• EXCERPTED TEXT:
= = = =

16-Bit Boy: High Treason
High Treason
16-Bit Boy

16-Bit Boy is a monthly column of retro musings. This month, Michael Sterrett’s still reeling about DONKEY KONG COUNTRY 2.
DONKEY KONG Country 2: Diddy Kong’s Quest is a heartbreaking example of the quintessential half-arsed sequel, ranking alongside Exorcist II: The Heretic for sheer brain-scorching awfulness. Such is the egregious disparity between it and the original Donkey Kong Country that it genuinely pains me to even speak its name.
One can only compare it to bumping into a long lost love over whom you have pined for years, only to find that the raven-haired, rosy-cheeked beauty upon whom you dreamt is now a chain-smoking ASBO chav with no teeth and a several illegitimate mongrel kids named Morgan, Keeley and Chayse. Look closely and she’s the same person, but the wretched transformation that has occurred not only renders her unattractive but somehow soils the memory of who she once was.
The glaringly obvious problem at the rotten core of the game is that Diddy Kong is not up to title billing. It would be akin to Scrappy Doo or Bebop from Teenage Ninja Turtles getting their own show. They are annoying background characters at best, and much as you can’t base a nutritious meal around a few condiments and some potato peelings, you certainly can’t centre a game around an annoying sidekick. I mean, could a character like Joey from Friends really carry their own show? Of course n… – Um, wait a minute.
Doing it wrong
Donkey Kong Country is a lovingly crafted, engrossing platformer that welcomed the player into a lushly realised world of leafy forests, underground caverns and snowy mountaintops. It even managed to make my personal bête noire, namely underwater swimming levels, bearable by virtue of the blessed-out background music. And the gorgeous setting sun of the Orang-utan Gang sequence is enough to reduce me to a misty eyed fool.

= = = =

• MATERIAL SUPPLIED:
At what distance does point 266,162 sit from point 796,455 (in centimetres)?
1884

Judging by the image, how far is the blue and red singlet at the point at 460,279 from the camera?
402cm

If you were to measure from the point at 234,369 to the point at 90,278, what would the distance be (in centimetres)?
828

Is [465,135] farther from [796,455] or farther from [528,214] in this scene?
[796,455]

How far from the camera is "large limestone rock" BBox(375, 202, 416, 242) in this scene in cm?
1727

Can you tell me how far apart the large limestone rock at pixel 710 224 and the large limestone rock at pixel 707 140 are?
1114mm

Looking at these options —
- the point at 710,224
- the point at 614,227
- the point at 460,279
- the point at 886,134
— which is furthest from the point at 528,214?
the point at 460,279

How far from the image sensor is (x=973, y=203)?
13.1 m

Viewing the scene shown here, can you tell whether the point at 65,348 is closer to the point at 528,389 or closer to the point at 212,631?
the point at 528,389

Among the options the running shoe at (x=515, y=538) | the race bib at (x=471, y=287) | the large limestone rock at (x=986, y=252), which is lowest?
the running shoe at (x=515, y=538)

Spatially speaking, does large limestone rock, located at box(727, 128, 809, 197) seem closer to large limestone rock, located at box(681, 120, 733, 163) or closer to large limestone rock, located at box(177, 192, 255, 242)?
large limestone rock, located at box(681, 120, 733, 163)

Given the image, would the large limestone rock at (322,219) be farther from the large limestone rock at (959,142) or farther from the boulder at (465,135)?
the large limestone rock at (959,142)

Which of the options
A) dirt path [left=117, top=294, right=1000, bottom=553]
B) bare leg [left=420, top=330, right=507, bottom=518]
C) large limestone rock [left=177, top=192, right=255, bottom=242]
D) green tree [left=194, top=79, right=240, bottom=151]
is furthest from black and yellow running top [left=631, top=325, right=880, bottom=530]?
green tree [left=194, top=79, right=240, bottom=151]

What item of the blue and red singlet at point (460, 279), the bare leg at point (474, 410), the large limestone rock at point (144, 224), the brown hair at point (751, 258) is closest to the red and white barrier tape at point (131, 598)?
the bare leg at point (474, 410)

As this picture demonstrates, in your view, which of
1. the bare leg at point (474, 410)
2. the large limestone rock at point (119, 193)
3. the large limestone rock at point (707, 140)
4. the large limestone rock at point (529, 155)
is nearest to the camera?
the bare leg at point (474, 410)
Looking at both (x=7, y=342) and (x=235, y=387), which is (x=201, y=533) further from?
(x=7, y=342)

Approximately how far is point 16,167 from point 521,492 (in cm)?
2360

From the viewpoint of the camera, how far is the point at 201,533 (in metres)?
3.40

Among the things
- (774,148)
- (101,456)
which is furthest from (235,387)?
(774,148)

= = = =

• SET TASK: Transcribe the passage of the Donkey Kong Country 2 column starting at "DONKEY KONG Country 2: Diddy" and ending at "she once was.".

• TASK RESPONSE:
DONKEY KONG Country 2: Diddy Kong’s Quest is a heartbreaking example of the quintessential half-arsed sequel, ranking alongside Exorcist II: The Heretic for sheer brain-scorching awfulness. Such is the egregious disparity between it and the original Donkey Kong Country that it genuinely pains me to even speak its name.
One can only compare it to bumping into a long lost love over whom you have pined for years, only to find that the raven-haired, rosy-cheeked beauty upon whom you dreamt is now a chain-smoking ASBO chav with no teeth and a several illegitimate mongrel kids named Morgan, Keeley and Chayse. Look closely and she’s the same person, but the wretched transformation that has occurred not only renders her unattractive but somehow soils the memory of who she once was.